▸ **EXERCISES**
(A) Decide whether each statement agrees with the location-sharing architecture text, answering yes or no and quoting the deciding words: (i) each user's device can talk directly to other devices without the infrastructure; (ii) information expiring is the same as a user accessing the LBS; (iii) a seeker sends her query straight to the LBS first.
(B) Proceed with the location-sharing architecture text, picking up right after its final sentence.

▸ **EXERCISE TEXT**
>>>
SYSTEM ARCHITECTURE:

Privacy-Preserving Location Sharing Services

MODULES

  • Mobile Users
  • Location Based Server (LBS)
  • User Query
  • Check authenticity
  • User privacy

MODULES DESCRIPTION:

MOBILE USERS

Consider N users who move in an area split into M discrete regions/locations. The mobility of each user u is a discrete-time Markov chain on the set of regions: The probability that user u, currently in region ri, will next visit region rj is denoted by pu(rj |ri). Let πu(ri) be the probability that user u is in region ri. Each user possesses a location-aware wireless device, capable of ad hoc device-to-device communication and of connecting to the wireless infrastructure (e.g., cellular and Wi-Fi networks). 

LOCATION BASED SERVER (LBS)

As users move between regions, they leverage the infrastructure to submit local-search queries to LBS. The information that the LBS provides expires periodically, in the sense that it is no longer valid. Note that information expiration is not equivalent to the user accessing the LBS: A user accesses the LBS when her information has expired and she wishes to receive the most up-to-date version of it. 

USER QUERY

A seeker, essentially a user who does not have the sought information in her buffer, first broadcasts her query to her neighbors through the wireless ad hoc interface of the device. This a local query. Each user with valid information about a region is termed informed user for that region. Users interested in getting location-specific information about a region are called information seekers of that region.
<<<
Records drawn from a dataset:
>>>
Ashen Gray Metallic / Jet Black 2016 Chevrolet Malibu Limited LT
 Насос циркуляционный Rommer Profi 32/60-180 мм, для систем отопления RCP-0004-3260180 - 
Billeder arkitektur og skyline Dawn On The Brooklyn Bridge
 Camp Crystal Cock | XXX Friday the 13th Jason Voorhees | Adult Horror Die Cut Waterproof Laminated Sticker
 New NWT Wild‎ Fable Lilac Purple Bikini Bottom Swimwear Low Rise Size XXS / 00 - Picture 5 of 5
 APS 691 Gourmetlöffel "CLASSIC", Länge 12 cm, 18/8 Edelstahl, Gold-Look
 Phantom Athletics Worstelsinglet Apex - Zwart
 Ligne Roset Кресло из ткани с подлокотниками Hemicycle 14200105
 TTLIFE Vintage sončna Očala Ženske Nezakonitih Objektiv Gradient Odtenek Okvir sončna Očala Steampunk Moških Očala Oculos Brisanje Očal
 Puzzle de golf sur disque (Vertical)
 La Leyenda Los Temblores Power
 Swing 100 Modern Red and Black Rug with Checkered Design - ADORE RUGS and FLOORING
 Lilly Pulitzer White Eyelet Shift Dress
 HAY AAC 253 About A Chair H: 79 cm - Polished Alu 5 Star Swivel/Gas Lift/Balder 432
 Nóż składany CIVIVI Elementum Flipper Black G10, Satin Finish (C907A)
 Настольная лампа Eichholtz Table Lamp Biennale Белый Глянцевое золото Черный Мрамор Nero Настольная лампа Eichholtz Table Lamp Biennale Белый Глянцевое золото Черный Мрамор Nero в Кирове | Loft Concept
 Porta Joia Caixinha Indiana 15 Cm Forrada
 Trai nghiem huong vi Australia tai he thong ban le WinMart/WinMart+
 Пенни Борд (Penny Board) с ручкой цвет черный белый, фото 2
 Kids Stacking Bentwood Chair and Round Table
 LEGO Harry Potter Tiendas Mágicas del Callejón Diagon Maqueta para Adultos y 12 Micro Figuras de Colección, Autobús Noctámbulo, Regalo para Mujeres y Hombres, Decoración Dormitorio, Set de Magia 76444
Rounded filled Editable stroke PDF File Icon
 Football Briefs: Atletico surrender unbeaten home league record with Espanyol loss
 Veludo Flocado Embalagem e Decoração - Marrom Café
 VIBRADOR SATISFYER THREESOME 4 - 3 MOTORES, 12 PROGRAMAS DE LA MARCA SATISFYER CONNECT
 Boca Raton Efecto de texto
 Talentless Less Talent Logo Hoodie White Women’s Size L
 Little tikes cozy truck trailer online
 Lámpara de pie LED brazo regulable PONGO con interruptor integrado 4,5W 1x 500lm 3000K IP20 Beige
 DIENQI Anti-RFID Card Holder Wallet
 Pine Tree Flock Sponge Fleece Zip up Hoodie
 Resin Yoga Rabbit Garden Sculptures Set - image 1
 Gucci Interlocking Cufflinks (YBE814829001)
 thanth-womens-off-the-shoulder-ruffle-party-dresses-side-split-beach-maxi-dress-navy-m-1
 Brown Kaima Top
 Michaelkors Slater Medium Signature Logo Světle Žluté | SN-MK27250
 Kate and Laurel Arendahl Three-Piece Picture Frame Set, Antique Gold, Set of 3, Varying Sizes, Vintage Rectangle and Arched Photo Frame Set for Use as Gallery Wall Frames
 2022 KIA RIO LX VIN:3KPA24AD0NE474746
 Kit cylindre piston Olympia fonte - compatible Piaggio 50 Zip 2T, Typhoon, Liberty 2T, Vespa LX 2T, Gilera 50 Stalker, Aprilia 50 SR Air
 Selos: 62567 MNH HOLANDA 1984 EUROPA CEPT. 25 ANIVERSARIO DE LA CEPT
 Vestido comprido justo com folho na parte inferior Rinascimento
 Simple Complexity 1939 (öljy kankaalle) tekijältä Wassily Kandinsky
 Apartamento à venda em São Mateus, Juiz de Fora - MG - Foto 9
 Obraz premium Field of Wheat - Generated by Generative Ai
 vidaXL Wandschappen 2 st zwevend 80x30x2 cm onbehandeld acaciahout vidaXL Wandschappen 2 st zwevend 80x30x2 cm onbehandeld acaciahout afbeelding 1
<<<
▸ **RESPONSES**
(A)
(i) Yes: "capable of ad hoc device-to-device communication"
(ii) No: "Note that information expiration is not equivalent to the user accessing the LBS"
(iii) No: "first broadcasts her query to her neighbors through the wireless ad hoc interface of the device"

(B)
CHECK AUTHENTICITY

The information the LBS provides is self-verifiable, i.e., users can verify the integrity and authenticity of the server responses. This can be done in different ways; in our system, the user device verifies a digital signature of the LBS on each reply by using the LBS provider’s public key. As a result, a compromised access point or mobile device cannot degrade the experience of users by altering replies or disseminating expired information.

 USER PRIVACY

In essence, a subset of users in every region has to contact the LBS to get the updated information, and the rest of the users benefit from the peer-to-peer collaboration. Intuitively, the higher the proportion of hidden user queries, the higher her location privacy is.

SYSTEM REQUIREMENTS:

HARDWARE REQUIREMENTS: 

  • System : Pentium Dual Core.
  • Hard Disk : 120 GB.
  • Monitor : 15’’ LED
  • Input Devices : Keyboard, Mouse
  • Ram : 1 GB

SOFTWARE REQUIREMENTS: 

  • Operating system : Windows 7.
  • Coding Language : Android,JAVA
  • Toolkit : Android 2.3 ABOVE
  • IDE :         Eclipse/Android Studio

REFERENCE:

Roman Schlegel, Member, IEEE, Chi-Yin Chow, Member, IEEE, Qiong Huang, Member, IEEE, and Duncan S. Wong, Member, IEEE, “Privacy-Preserving Location Sharing Services for Social Networks”, IEEE Transactions on Services Computing, 2016.